Por que não decidimos quando queremos ir? É tudo uma questão de planejamento.

Eu não queria ter essa consciência, não queria ter memória, não queria sofrer com o que foi e nunca mais será. Não queria ter em minha mente imagens e lembranças de pessoas, animais, situações que eu sei que NUNCA mais acontecerão ou estarão comigo. Somente quando eu morrer é que as lembranças e saudades irão embora. Por melhor que seja uma lembrança, a saudade que ela causa é sempre nostálgica, porque não queríamos que acabasse, mas é algo que não depende de nós...

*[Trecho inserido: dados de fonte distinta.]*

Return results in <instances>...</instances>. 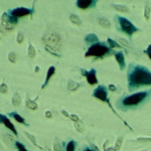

Queria fazer como um video que vi no Youtube: uma senhora, provavelmente cercada dos entes queridos e com câncer terminal, decidiu pôr um fim no sofrimento. Uma amiga lhe serviu Nembutal, ela bebeu, conversou, sorriu e comeu chocolate. Depois, como uma criança que brinca até tarde da noite, foi se acalmando, se aquietando e era possível observar o sono eterno aproximando-se lentamente.

Ela morreu feliz, com calma e tranquilidade. Morreu junto dos que amava e provavelmente seu corpo e espírito finalmente puderam descansar...

Pensando por esse lado, não é uma boa ideia ao menos controlar isso? Saber quando ir, saber quando se despedir, saber como partir? Ao menos nunca ficará a sensação do que podia ter sido e não foi. Não foi porque deus quis, foi porque a pessoa decidiu que aquele era o melhor momento para fazer o inadiável.